[Excerpt]
· · · · · · ·
Ummmm...how many of you guys working for someone want to own your own business???? Do you think you will find someone to be on call for you when your first starting out? You going to complain about pay when it's yours? 

Be glad for what ever way our compensated with being on call and the rotation. 365 days a year is not fun at all.


----------



## DesertOkie (Jul 15, 2011)

One week on out of four. Only paid on ticket, and I usually sit at the shop all day sat. so I won't lose a call(I live 45 min away). 

It is what it is, I was weekend ***** for the first 3 years I plumbed so it's no biggie. And I no longer care about sports, after the first year of seeing red after only getting calls during good games.


----------



## Unclog1776 (Feb 5, 2013)

I have two other guys who work for me and I am still on call after hours 24/7

I'm sure it will change one day but I love the money too much. 

As stated above if you guys ever want to go out on your own and offer service work get used to being on call

Sent from my iPhone using PlumbingZone


----------



## Marlin (Aug 14, 2008)

If someone wants me to be within a half hour of the office the entire week, have ready transportation to the office (can't travel with a group of people) that week, not have a drink that week, not go see family for holidays (some are several hours from the office), be ready to run out on dinner, a movie or anything else I'm doing to go into work that week you can pay me for that.
· · · · · · ·
[Supplied material]
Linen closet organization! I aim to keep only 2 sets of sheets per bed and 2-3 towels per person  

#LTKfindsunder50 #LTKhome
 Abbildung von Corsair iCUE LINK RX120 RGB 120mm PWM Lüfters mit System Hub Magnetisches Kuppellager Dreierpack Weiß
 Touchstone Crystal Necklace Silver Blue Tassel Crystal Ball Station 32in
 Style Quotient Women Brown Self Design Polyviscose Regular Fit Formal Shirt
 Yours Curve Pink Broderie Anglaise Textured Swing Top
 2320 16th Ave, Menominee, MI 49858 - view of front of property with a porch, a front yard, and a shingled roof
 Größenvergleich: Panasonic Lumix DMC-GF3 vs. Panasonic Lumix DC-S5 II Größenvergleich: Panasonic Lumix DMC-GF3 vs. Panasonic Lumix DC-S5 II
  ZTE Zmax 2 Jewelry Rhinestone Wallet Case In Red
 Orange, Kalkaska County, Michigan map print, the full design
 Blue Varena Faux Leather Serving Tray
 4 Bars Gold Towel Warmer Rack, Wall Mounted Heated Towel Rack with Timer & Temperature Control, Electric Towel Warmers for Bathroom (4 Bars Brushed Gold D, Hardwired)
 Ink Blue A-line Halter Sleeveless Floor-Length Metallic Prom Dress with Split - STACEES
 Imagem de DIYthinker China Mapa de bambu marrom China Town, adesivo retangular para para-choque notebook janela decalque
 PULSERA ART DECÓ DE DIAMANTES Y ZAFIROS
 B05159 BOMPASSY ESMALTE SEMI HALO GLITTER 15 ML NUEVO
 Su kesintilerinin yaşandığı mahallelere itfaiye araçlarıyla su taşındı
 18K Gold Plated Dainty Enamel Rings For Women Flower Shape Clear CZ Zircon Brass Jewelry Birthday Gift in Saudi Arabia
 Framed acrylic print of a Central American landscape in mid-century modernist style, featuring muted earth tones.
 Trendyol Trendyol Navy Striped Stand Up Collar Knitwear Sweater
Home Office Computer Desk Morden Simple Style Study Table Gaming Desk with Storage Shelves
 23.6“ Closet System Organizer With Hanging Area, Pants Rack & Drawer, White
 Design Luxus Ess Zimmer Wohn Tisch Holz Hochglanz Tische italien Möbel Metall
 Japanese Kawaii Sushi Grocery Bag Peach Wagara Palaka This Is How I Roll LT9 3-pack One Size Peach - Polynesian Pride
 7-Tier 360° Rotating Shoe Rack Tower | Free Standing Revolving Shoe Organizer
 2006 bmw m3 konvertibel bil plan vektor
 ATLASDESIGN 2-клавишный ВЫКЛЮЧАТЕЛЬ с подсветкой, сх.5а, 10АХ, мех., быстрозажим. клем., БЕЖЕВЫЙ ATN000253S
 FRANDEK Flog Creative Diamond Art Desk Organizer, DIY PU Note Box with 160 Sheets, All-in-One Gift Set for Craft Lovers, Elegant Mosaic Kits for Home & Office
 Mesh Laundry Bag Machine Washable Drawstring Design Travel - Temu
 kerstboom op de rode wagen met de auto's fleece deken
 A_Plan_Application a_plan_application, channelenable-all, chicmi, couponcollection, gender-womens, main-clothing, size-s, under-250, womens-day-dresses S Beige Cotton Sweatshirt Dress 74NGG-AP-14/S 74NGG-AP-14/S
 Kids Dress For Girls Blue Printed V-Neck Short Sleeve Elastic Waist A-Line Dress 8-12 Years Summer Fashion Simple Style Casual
· · · · · · ·
[Work order 1] Quote the on-call thread between "As stated above" and "me for that.", inclusive.
[Work order 2] In the on-call thread, why does DesertOkie sit at the shop all day on Saturday during an on-call week?
[Work order 3] According to the on-call thread, how many other people work for Unclog1776?
The lines after the on-call thread are separate material.

[Written response 1]
As stated above if you guys ever want to go out on your own and offer service work get used to being on call

Sent from my iPhone using PlumbingZone


----------



## Marlin (Aug 14, 2008)

If someone wants me to be within a half hour of the office the entire week, have ready transportation to the office (can't travel with a group of people) that week, not have a drink that week, not go see family for holidays (some are several hours from the office), be ready to run out on dinner, a movie or anything else I'm doing to go into work that week you can pay me for that.

[Written response 2] DesertOkie lives 45 minutes from the shop and stays there on Saturday so as not to lose a call. That week's pay comes only from tickets.

[Written response 3] Two other guys work for Unclog1776.